__What you will do__: Images excluded, return every record exactly as it reads.

__Given information__:
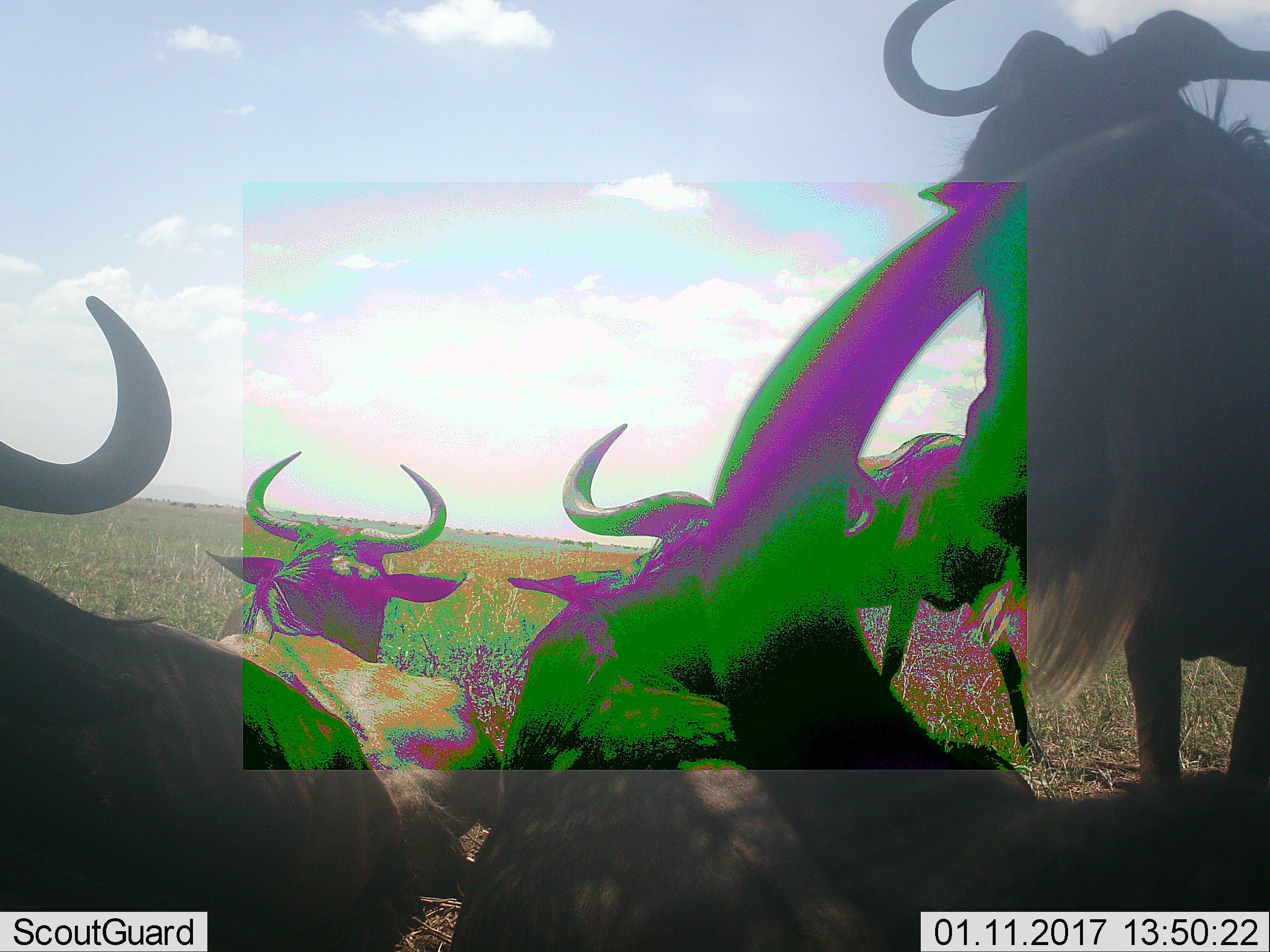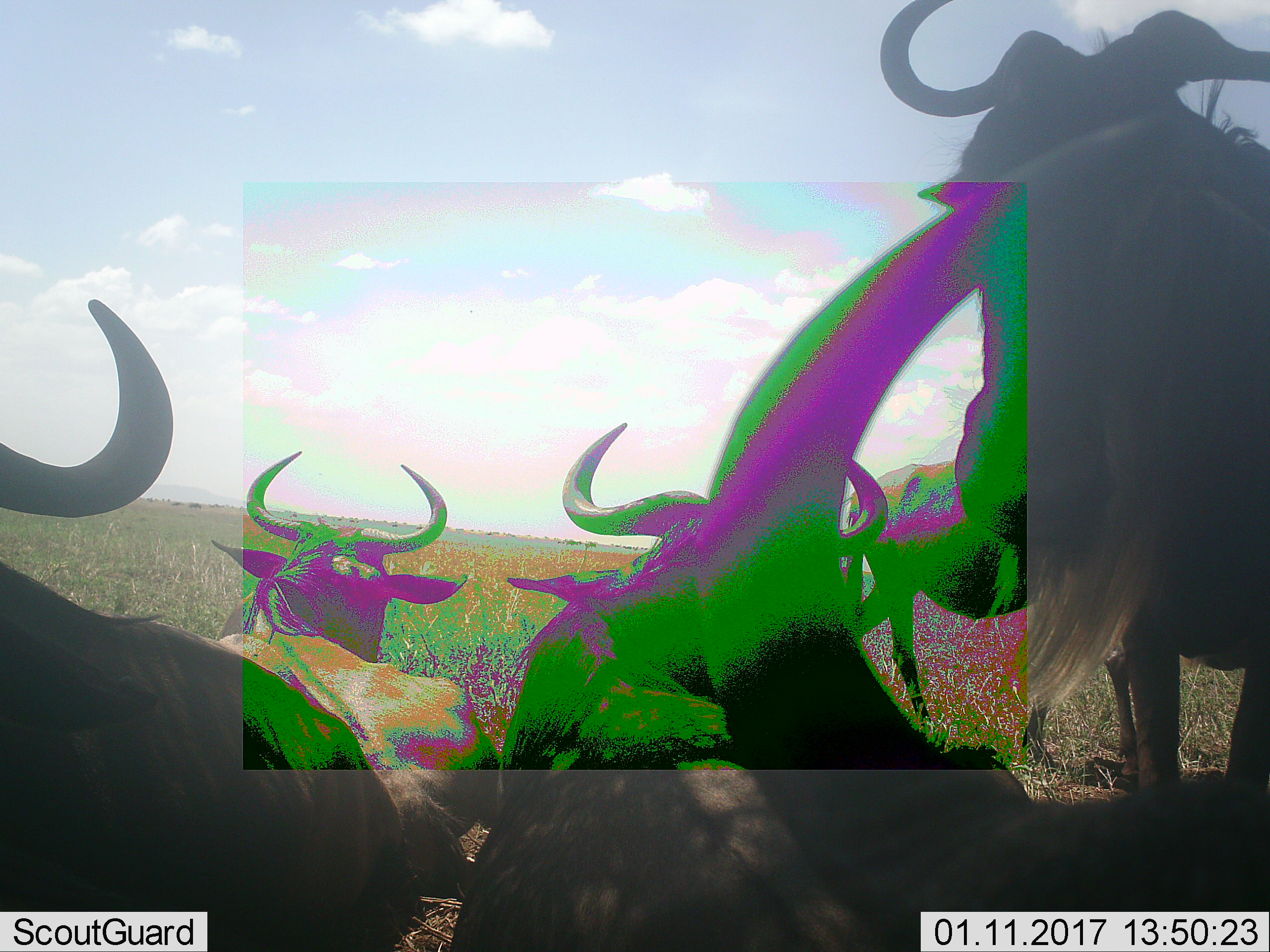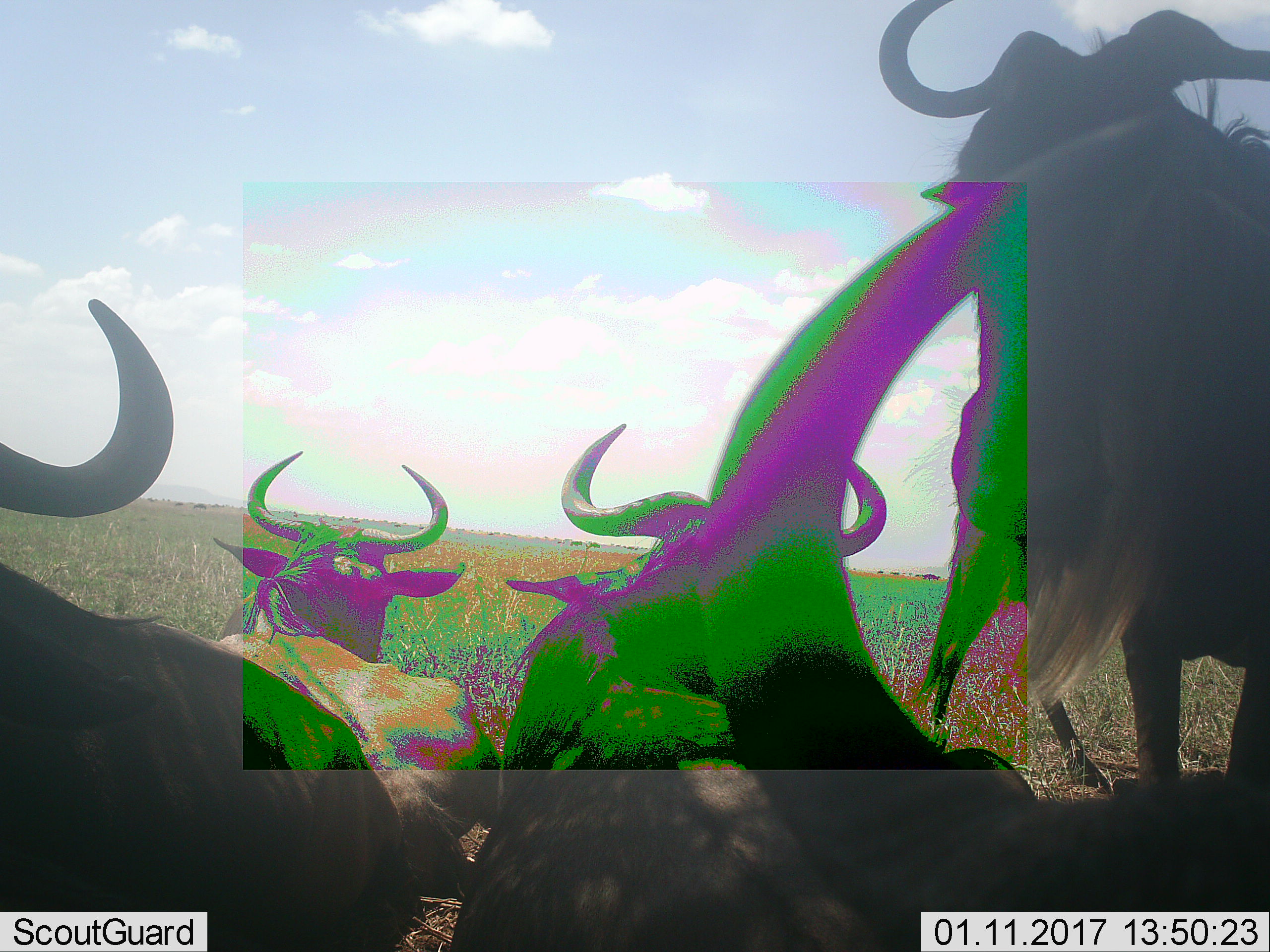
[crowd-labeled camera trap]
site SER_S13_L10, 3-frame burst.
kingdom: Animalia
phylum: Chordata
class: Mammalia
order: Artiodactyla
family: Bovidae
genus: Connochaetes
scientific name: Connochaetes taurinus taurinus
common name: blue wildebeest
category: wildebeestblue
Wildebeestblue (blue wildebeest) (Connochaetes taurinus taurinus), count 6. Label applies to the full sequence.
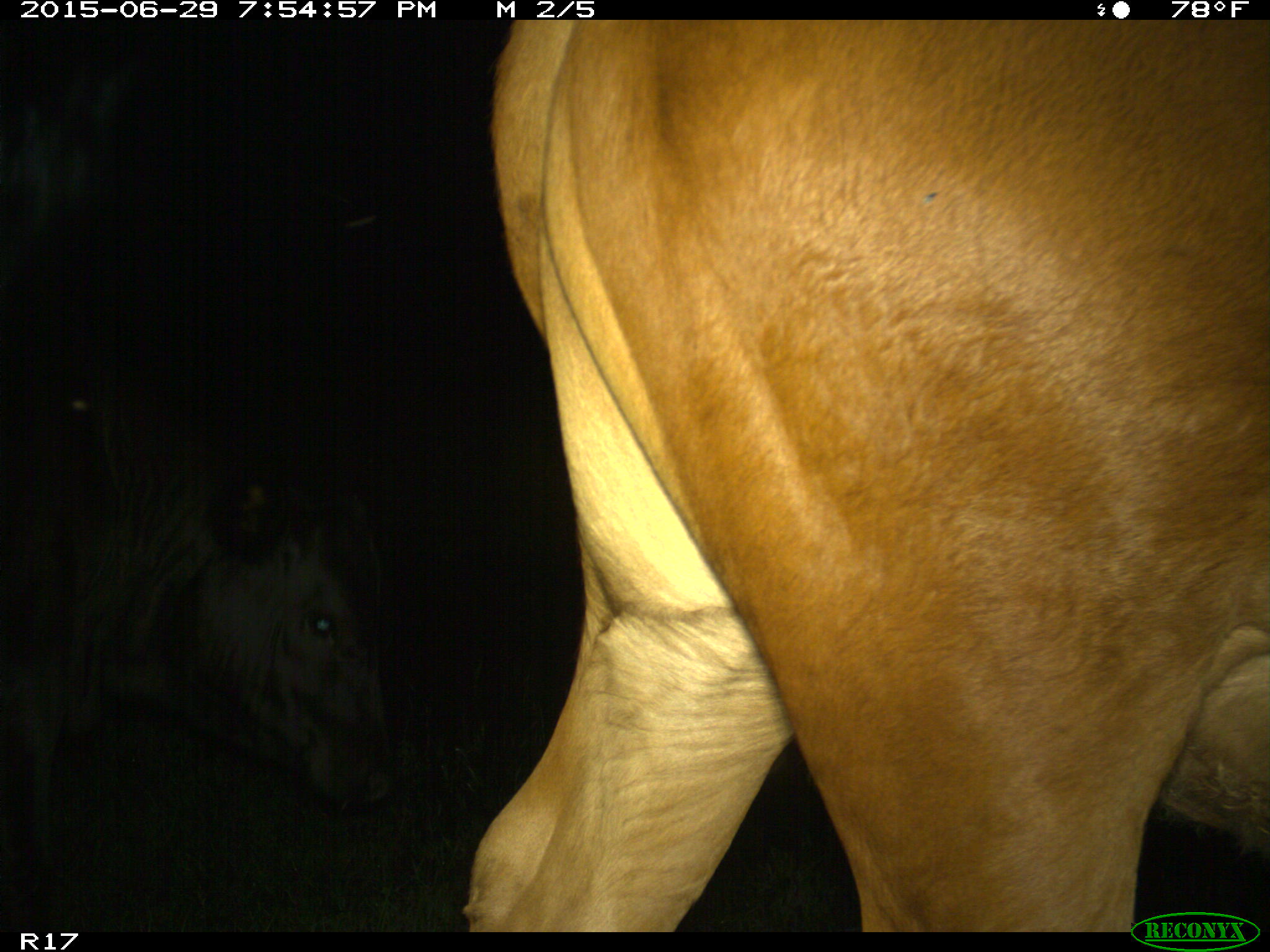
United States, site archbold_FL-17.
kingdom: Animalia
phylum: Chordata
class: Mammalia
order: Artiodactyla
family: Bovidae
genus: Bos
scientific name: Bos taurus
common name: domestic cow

__The completed task__:
[crowd-labeled camera trap]
site SER_S13_L10, 3-frame burst.
kingdom: Animalia
phylum: Chordata
class: Mammalia
order: Artiodactyla
family: Bovidae
genus: Connochaetes
scientific name: Connochaetes taurinus taurinus
common name: blue wildebeest
category: wildebeestblue
Wildebeestblue (blue wildebeest) (Connochaetes taurinus taurinus), count 6. Label applies to the full sequence.
United States, site archbold_FL-17.
kingdom: Animalia
phylum: Chordata
class: Mammalia
order: Artiodactyla
family: Bovidae
genus: Bos
scientific name: Bos taurus
common name: domestic cow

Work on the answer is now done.